» **Exercise**
Copy the records word for word, taking the stretch from the line containing "Considering the scene, is" through the end of the records.

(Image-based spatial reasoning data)
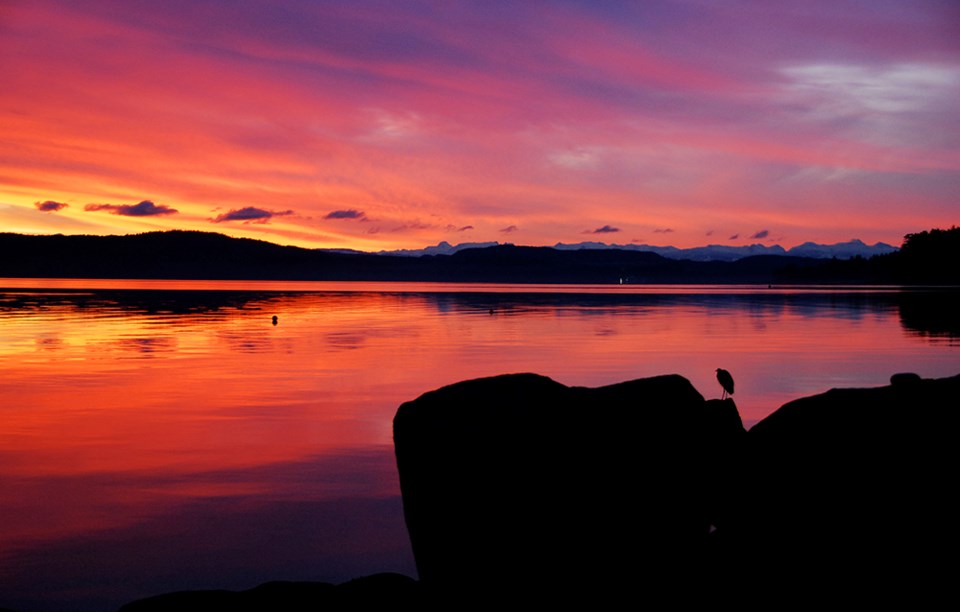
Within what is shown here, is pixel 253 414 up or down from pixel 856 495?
down

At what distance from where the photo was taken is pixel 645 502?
6.96 m

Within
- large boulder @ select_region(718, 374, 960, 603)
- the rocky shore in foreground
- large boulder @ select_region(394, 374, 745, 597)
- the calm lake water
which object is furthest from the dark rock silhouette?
large boulder @ select_region(718, 374, 960, 603)

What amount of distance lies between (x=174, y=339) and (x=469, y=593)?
83.6 feet

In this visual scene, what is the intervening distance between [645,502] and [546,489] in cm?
82

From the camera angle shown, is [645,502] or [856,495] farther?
[645,502]

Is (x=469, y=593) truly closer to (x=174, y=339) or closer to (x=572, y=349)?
(x=572, y=349)

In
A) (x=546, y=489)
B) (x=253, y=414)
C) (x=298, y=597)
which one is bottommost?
(x=253, y=414)

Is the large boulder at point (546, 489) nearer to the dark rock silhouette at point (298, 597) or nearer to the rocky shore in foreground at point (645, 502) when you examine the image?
the rocky shore in foreground at point (645, 502)

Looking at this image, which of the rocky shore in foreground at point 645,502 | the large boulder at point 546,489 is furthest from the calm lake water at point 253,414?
the large boulder at point 546,489

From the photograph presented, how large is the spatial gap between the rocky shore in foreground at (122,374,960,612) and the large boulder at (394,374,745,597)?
0.01 metres

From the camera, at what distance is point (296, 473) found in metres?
11.5

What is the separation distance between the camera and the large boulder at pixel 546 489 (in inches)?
264

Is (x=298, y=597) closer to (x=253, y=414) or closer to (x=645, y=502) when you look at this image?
(x=645, y=502)

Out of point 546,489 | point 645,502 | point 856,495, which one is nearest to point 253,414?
point 546,489
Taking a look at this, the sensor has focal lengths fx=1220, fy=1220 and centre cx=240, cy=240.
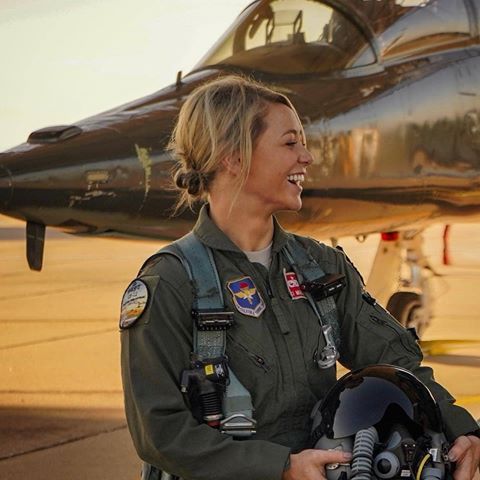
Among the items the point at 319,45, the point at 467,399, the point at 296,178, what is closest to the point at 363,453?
the point at 296,178

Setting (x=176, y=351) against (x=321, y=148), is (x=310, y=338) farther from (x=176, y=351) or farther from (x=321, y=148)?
(x=321, y=148)

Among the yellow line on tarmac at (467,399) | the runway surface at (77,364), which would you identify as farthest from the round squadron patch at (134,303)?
the yellow line on tarmac at (467,399)

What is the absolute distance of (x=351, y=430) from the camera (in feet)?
9.86

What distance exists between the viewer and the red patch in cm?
318

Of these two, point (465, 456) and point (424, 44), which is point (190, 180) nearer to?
point (465, 456)

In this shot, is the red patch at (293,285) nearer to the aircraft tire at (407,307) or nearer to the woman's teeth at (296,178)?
the woman's teeth at (296,178)

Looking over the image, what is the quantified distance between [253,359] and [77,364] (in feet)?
20.9

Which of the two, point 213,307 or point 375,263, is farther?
point 375,263

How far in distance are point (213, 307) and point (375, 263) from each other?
535 cm

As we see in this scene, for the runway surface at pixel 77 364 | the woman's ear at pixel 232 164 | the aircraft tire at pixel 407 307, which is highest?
the woman's ear at pixel 232 164

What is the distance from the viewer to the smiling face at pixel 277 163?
3.20 meters

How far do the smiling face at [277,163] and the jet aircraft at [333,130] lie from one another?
251cm

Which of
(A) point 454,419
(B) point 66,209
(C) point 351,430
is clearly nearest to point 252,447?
(C) point 351,430

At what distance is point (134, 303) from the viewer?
2982 millimetres
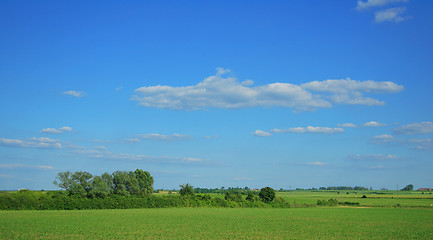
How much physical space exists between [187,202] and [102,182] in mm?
17495

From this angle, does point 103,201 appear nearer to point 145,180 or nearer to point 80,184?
point 80,184

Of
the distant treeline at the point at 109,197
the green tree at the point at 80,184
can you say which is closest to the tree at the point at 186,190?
the distant treeline at the point at 109,197

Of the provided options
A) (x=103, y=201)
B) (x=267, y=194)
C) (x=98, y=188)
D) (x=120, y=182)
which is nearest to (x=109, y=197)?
Answer: (x=103, y=201)

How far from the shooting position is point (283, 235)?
3006cm

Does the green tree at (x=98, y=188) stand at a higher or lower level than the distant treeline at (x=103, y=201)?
higher

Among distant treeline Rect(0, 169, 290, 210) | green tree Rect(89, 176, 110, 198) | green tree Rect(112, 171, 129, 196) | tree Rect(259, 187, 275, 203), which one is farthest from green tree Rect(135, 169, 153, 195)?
tree Rect(259, 187, 275, 203)

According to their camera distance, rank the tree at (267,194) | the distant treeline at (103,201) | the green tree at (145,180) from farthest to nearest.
A: the green tree at (145,180), the tree at (267,194), the distant treeline at (103,201)

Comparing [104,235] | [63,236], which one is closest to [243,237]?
[104,235]

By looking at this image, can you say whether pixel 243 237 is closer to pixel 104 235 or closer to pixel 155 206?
pixel 104 235

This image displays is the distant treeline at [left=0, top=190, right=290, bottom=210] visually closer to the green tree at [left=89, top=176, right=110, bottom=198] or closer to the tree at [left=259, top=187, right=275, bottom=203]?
the green tree at [left=89, top=176, right=110, bottom=198]

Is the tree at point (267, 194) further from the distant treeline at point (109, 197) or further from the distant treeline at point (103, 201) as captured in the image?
the distant treeline at point (103, 201)

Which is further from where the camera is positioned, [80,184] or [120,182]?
[120,182]

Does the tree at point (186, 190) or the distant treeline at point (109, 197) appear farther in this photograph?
the tree at point (186, 190)

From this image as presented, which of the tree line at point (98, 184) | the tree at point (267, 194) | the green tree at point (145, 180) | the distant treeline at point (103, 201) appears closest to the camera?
the distant treeline at point (103, 201)
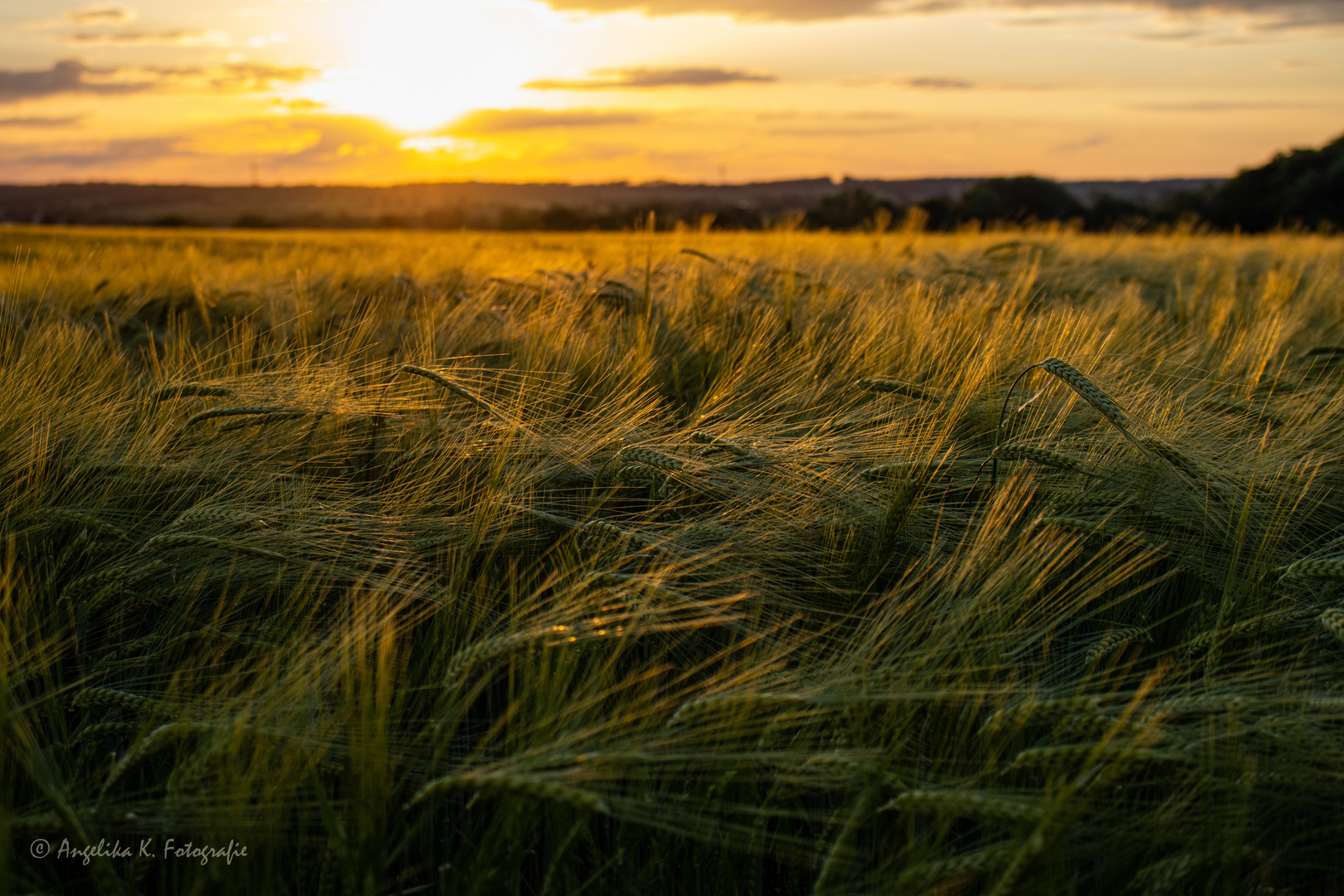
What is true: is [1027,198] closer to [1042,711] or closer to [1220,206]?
[1220,206]

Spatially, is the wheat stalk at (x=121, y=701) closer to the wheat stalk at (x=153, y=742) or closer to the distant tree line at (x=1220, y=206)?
the wheat stalk at (x=153, y=742)

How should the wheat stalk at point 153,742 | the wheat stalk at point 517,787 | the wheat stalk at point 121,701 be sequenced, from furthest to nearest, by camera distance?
the wheat stalk at point 121,701
the wheat stalk at point 153,742
the wheat stalk at point 517,787

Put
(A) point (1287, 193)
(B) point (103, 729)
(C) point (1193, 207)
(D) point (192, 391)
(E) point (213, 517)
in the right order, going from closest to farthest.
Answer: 1. (B) point (103, 729)
2. (E) point (213, 517)
3. (D) point (192, 391)
4. (A) point (1287, 193)
5. (C) point (1193, 207)

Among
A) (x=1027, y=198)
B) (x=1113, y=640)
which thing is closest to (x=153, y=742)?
(x=1113, y=640)

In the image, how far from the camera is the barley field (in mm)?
921

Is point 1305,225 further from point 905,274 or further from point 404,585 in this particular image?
point 404,585

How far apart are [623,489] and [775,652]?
0.70 metres

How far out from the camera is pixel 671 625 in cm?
106

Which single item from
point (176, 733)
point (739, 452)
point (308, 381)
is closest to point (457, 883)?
point (176, 733)

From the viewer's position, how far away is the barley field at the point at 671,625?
0.92 metres

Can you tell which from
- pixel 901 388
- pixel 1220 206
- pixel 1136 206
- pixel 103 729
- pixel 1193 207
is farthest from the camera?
Answer: pixel 1136 206

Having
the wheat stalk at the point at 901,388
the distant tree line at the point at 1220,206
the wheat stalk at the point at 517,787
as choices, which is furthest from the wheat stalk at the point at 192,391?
the distant tree line at the point at 1220,206

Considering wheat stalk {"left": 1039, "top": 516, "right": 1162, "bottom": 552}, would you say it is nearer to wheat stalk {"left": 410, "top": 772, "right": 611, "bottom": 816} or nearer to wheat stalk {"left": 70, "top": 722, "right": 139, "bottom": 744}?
wheat stalk {"left": 410, "top": 772, "right": 611, "bottom": 816}

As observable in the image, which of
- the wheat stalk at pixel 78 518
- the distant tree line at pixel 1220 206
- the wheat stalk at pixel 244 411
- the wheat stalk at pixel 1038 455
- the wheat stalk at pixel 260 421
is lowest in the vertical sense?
the wheat stalk at pixel 78 518
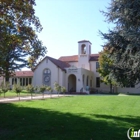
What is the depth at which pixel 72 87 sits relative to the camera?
136 feet

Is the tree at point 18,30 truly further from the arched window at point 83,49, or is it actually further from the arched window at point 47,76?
the arched window at point 83,49

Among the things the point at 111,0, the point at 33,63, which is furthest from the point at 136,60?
the point at 33,63

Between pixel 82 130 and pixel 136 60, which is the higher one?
pixel 136 60

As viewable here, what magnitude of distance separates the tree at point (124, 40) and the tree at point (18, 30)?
3822mm

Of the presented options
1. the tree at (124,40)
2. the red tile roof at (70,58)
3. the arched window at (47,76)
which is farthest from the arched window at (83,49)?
the tree at (124,40)

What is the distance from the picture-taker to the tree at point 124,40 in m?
9.90

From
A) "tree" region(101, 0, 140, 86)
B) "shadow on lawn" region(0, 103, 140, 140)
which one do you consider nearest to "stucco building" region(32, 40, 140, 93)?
"tree" region(101, 0, 140, 86)

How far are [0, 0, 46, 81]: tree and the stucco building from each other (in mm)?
26297

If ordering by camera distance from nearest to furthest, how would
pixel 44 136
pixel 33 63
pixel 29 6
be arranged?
pixel 44 136, pixel 29 6, pixel 33 63

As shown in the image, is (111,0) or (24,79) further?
(24,79)

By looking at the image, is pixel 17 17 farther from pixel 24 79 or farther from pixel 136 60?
pixel 24 79

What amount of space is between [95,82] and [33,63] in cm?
3323

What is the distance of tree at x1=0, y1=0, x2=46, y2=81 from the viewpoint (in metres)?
8.57

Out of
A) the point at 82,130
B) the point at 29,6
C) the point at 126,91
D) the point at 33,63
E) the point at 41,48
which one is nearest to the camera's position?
the point at 82,130
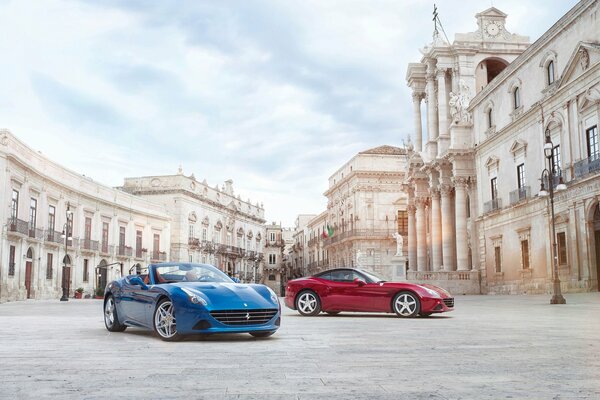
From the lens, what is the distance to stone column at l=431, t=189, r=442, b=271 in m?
45.0

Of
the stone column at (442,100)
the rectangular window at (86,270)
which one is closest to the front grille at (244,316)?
the stone column at (442,100)

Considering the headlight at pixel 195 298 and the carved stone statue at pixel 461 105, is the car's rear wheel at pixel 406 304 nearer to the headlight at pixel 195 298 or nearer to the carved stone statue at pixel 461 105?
the headlight at pixel 195 298

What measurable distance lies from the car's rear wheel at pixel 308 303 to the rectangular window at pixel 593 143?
51.7ft

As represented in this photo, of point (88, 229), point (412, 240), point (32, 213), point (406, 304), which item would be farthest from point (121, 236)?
point (406, 304)

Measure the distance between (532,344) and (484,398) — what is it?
3.97 m

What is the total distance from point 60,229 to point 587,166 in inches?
1314

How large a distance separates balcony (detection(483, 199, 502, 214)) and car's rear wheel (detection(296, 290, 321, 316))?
2291 cm

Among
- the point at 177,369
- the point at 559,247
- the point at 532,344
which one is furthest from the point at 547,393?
the point at 559,247

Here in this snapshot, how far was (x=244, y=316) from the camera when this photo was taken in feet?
28.9

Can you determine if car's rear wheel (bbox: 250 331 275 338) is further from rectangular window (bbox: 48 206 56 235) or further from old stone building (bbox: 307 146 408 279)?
old stone building (bbox: 307 146 408 279)

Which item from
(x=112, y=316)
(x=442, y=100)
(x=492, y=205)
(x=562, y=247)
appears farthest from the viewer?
(x=442, y=100)

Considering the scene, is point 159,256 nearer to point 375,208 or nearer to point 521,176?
point 375,208

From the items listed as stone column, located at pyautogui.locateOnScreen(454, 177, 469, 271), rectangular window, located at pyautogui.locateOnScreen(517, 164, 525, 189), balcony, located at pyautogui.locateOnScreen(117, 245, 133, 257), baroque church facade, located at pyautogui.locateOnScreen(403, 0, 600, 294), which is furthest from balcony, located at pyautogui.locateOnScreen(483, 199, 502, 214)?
balcony, located at pyautogui.locateOnScreen(117, 245, 133, 257)

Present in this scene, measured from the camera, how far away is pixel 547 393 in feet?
15.1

» **Result**
Considering the scene, is point 159,256 nearer to point 375,208 or nearer to point 521,176?
point 375,208

From the items listed as stone column, located at pyautogui.locateOnScreen(454, 177, 469, 271), rectangular window, located at pyautogui.locateOnScreen(517, 164, 525, 189), balcony, located at pyautogui.locateOnScreen(117, 245, 133, 257), baroque church facade, located at pyautogui.locateOnScreen(403, 0, 600, 294), which is furthest from balcony, located at pyautogui.locateOnScreen(483, 199, 502, 214)?
balcony, located at pyautogui.locateOnScreen(117, 245, 133, 257)

Present in this scene, measured from the camera, how far away is pixel 547 393 in feet?
15.1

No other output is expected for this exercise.